A collaboration between the University of Otago and ESR has received a substantial government grant to lead an international team of scientists to sequence the genomes of all of New Zealand’s positive COVID-19 cases and track how the virus spread across New Zealand.
Dr Jemma Geoghegan, a Senior Lecturer from the University of Otago’s Department of Microbiology and Immunology, who is also an Associate Senior Scientist at the Institute of Environmental Science and Research (ESR), has been allocated $600,000 from the Ministry of Business, Innovation and Employment (MBIE) COVID-19 Innovation Acceleration Fund.
The $25 million total fund allows for the rapid development of innovative solutions by New Zealand-based entities in response to COVID-19, and aims to alleviate the direct impacts of the virus threat.
Dr Geoghegan will lead a 12-month project along with ESR lead bioinformatics researcher Dr Joep de Ligt. The aim of the project is to generate virus genomes from all of New Zealand’s confirmed positive cases.
Their team of 14 world-leading experts in virus evolution and phylodynamics will create a user-friendly web browser application that will be available to the public online and will track and explain the evolution, epidemiology, population dynamics and transmission chains of COVID-19 in New Zealand.
An example of this type of application already in use is Nextstrain.org, which provides real-time tracking of pathogen evolution and is co-developed by team member Dr James Hadfield.
Dr Geoghegan’s team’s advanced use of genomic data will be critically important to New Zealand during the wait for a safe and effective vaccine, she says.
“When combined with geographic information we will be able to reveal pathways of viral spread (including from the global population) domestically and at the community level.
“These results can be used to direct public health interventions such as quarantine, highlight transmission hotspots to target community testing and assess the impact of other interventions such as travel restrictions and border closures.”
Until recently, studies of viral outbreaks have been retrospective, where the evolution and spread of a virus within a population is only realised after the fact, she says.

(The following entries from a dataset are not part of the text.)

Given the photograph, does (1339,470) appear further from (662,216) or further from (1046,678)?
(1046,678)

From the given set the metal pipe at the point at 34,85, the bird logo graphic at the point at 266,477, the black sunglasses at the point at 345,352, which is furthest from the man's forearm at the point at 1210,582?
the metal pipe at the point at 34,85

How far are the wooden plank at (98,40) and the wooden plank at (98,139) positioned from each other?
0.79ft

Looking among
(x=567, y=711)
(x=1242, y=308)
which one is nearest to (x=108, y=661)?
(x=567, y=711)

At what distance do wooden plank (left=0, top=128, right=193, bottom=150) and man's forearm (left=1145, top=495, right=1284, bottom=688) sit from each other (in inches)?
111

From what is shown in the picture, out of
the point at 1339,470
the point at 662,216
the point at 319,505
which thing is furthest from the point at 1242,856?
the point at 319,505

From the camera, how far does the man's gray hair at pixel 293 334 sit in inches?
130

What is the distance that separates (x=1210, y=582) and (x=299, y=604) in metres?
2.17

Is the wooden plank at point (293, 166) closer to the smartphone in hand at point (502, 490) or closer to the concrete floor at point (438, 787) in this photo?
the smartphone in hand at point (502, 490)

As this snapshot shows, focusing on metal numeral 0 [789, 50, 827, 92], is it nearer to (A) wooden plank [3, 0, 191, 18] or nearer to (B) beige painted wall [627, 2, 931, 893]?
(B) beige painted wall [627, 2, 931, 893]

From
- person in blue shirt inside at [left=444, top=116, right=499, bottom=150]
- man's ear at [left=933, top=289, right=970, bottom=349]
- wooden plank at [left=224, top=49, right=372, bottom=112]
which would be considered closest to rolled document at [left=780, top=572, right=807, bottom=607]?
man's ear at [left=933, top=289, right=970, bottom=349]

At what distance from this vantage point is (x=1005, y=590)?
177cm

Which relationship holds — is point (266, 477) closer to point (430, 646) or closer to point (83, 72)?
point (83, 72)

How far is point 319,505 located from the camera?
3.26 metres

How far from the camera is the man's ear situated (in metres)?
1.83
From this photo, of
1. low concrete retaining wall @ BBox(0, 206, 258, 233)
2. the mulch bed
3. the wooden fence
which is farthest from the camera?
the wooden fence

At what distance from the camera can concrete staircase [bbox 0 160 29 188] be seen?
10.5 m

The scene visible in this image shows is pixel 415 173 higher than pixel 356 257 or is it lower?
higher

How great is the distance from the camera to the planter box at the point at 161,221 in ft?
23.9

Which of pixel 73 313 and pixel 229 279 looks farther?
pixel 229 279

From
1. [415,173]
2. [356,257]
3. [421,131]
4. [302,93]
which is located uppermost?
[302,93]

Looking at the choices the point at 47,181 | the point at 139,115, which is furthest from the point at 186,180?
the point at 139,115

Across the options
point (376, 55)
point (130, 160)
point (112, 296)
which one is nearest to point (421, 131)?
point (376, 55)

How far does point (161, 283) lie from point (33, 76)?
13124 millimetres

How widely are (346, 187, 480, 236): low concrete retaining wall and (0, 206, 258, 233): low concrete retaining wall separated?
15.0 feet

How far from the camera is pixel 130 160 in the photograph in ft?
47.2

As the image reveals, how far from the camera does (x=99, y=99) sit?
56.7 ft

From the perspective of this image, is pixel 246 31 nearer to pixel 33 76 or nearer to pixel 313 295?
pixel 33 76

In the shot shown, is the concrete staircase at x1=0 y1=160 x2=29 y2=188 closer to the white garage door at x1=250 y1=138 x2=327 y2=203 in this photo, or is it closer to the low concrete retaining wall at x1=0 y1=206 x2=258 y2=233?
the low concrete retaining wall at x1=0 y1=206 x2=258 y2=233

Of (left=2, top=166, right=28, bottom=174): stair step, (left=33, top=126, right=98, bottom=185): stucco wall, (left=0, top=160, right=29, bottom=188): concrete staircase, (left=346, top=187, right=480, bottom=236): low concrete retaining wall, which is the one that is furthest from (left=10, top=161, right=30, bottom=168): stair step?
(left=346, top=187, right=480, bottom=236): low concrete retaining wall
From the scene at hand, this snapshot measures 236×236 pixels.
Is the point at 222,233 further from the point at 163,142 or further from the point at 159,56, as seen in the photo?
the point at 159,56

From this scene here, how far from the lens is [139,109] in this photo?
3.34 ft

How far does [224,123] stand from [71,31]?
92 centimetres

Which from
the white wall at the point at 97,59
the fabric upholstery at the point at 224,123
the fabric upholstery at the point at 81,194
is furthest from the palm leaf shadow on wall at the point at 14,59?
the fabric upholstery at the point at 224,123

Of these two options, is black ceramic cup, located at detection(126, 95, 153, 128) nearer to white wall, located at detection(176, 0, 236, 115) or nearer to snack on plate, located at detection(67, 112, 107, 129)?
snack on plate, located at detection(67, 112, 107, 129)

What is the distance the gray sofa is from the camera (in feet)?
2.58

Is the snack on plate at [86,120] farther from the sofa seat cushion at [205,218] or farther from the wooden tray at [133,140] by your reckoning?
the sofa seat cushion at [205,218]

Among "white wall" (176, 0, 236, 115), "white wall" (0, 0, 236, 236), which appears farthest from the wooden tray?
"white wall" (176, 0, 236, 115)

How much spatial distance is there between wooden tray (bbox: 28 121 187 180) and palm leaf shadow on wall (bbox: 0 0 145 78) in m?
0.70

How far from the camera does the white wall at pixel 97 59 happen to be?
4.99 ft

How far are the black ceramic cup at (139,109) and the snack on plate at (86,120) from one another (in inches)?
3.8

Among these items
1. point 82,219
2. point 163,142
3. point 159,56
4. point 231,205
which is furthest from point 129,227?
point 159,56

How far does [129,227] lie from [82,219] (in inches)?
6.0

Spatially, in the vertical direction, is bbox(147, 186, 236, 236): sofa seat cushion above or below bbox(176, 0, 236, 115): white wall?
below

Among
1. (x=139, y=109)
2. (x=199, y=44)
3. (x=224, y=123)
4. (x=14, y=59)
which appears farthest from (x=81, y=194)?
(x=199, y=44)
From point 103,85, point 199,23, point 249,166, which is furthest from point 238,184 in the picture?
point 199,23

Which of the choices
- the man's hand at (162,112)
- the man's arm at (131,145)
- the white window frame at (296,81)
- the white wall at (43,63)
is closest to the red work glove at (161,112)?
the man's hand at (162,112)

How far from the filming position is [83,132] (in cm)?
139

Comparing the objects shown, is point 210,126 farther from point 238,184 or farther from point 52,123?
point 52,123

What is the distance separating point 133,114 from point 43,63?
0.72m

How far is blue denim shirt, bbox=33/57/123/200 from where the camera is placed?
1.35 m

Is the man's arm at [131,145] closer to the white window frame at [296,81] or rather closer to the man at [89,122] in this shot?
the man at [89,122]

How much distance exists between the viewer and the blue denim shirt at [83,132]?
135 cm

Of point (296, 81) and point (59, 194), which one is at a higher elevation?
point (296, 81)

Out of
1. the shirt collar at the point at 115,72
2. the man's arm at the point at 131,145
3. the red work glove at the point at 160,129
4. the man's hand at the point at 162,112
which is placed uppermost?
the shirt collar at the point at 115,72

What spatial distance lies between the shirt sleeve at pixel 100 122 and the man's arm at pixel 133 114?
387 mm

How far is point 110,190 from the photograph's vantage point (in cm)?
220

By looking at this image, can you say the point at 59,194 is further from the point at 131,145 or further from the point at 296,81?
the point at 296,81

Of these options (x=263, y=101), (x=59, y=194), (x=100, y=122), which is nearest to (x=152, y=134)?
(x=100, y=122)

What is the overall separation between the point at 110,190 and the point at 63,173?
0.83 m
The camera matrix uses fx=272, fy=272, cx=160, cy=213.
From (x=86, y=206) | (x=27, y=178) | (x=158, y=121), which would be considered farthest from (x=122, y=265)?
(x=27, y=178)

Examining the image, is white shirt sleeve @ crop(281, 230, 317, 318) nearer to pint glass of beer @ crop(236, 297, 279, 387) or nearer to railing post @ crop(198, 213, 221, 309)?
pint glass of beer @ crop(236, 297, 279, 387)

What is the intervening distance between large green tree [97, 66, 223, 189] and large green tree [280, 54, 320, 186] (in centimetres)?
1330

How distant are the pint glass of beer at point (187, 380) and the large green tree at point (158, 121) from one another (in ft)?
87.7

“Now however, advances in the next generation sequencing can generate whole viral genomes directly from patient samples within hours of the sample being received.”
Analyses of genomic data have played an important role in tracking the epidemiology and evolution of the virus in real time, and there has been an enormous global effort to contribute and share genomic data to inform local authorities and the international community about key aspects of the pandemic.
This has led to a greater understanding of different COVID-19 outbreaks, and its spread.
As part of ESR’s strategy, it has invested in genomics capability and technology to support infectious disease surveillance and genomics research.
The use of genomics in surveillance has been done in close collaboration and support of the Ministry of Health.
The scale and speed with which this pandemic developed and needed to be tracked led ESR to invest in additional technology to leverage the strengths of both Illumina and Oxford Nanopore sequencing to increase capacity to over 200 genomes a week.
Under a Ministry of Health contract, ESR has processed urgent samples, as determined by epidemiological investigations and public health professionals within 48 hours.
Dr Geoghegan’s project will focus on a wider investigation of all genomes that arrived in New Zealand.
This will provide a valuable data source for future monitoring and in the potential event of a second wave.
Co-lead researcher Dr de Ligt says the project will also enable scientists to understand how to manage and reduce the impact of outbreaks on vulnerable communities.
“During the 2009 flu pandemic, the mortality rate among Māori was 2.5 times the rate of non-Māori,” he says.
Data from Māori communities will be incorporated into the project results, under the guidance of Māori biostatistician Andrew Sporle.